Bilbo Baggins, (from J.R.R.Tolkien’s The Hobbit) was like many people in the Bible, and like many of us. He was going along with life day in and day out – eating, drinking, socializing with friends, and maybe even getting a little fatter with all the food and drink he had! Life may not have been perfect, but it was okay. It was routine and relatively predictable. When Gandalf, the wizard, came and told him he was needed for a dangerous and likely unsuccessful adventure, Bilbo was immediately dismissive. “We don’t want any adventures here, thank you! You might try over The Hill or across The Water.” But, Gandalf was as insistent as Bilbo was dismissive. “I will go so far as to send you on this adventure. Very amusing for me, very good for you – and profitable too, very likely, if you ever get over it,” said Gandalf. Bilbo, quick on the draw, cried out, “Sorry! I don’t want any adventures, thank you. Not today…but please come to tea – any time you like!”
Sounds a bit like Moses at the burning bush when God suggested he take on the adventure of leading the Israelites out of Egypt. He had similar excuses – I can’t talk in front of people… I don’t know what I’d say to people who asked who sent me…Can’t you choose someone else? In short, he was saying, “Try over The Hill or across The Water. I’m not your man.” But God was as persuasive with Moses as Gandalf was with Bilbo. And each ended up embarking on an amazing adventure – an adventure that was good for them and good for others.
Countless people in Scripture went through this exact process – being asked by God to get on board with an adventure, finding every excuse to stay in their current, comfortable, cozy life, and finally accepting the adventure offered and finding themselves and others transformed as a result.

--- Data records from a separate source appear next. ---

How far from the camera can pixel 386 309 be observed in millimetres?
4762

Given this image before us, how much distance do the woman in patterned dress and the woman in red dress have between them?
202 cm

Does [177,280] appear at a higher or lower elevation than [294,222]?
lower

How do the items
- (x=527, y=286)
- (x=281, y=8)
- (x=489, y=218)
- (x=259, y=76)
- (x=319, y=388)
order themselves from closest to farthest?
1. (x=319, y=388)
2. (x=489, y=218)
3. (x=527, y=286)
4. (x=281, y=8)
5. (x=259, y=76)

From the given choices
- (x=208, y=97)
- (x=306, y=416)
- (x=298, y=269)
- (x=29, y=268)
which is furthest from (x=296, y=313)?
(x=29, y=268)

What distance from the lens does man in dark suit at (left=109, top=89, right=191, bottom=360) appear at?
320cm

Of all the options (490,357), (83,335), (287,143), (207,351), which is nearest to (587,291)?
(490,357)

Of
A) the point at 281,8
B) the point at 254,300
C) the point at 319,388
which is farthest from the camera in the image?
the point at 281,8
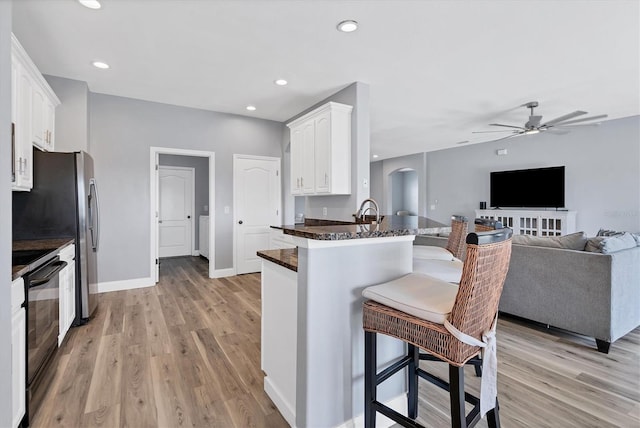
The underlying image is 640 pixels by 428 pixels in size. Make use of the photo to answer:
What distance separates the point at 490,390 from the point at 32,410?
2422mm

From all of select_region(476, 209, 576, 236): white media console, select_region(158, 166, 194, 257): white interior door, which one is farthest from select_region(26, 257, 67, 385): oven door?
select_region(476, 209, 576, 236): white media console

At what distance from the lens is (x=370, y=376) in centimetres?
143

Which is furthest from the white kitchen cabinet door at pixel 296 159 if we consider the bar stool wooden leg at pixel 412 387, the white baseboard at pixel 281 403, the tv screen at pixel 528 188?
the tv screen at pixel 528 188

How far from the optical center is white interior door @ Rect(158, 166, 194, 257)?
680cm

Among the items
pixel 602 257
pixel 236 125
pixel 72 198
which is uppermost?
pixel 236 125

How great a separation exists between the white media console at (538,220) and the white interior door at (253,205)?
4255 mm

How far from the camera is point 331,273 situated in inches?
58.9

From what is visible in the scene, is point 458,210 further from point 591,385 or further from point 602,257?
point 591,385

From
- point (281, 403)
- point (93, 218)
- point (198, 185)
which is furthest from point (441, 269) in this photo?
point (198, 185)

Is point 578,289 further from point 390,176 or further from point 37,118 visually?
point 390,176

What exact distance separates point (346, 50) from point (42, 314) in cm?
308

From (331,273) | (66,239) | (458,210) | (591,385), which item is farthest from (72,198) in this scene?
(458,210)

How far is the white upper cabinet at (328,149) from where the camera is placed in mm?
3744

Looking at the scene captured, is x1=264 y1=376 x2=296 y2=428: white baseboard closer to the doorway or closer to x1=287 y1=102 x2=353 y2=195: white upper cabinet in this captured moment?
x1=287 y1=102 x2=353 y2=195: white upper cabinet
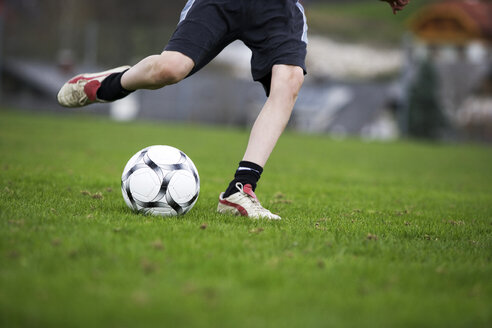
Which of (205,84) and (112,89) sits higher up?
(205,84)

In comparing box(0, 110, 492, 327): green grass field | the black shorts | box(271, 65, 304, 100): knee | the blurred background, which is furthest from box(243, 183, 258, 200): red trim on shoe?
the blurred background

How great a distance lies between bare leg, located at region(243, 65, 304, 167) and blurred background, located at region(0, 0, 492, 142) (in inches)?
963

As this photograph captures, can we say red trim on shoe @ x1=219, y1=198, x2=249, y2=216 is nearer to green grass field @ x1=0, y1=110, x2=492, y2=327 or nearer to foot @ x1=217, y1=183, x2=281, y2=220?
foot @ x1=217, y1=183, x2=281, y2=220

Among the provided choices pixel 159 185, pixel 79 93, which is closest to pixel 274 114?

The adventures that come across our path may not be the same as those of Bilbo Baggins or Moses, but we can blurt out the same kinds of denials and excuses, especially if we’re in a ‘season’ that we’re enjoying. We don’t want things disrupted, after all! We might find life a little easier, even if a bit more edgy, if we simply expected one ‘season’ to end and another to begin. If we simply saw the possibility of the next ‘season’ as an adventure worthy of the taking.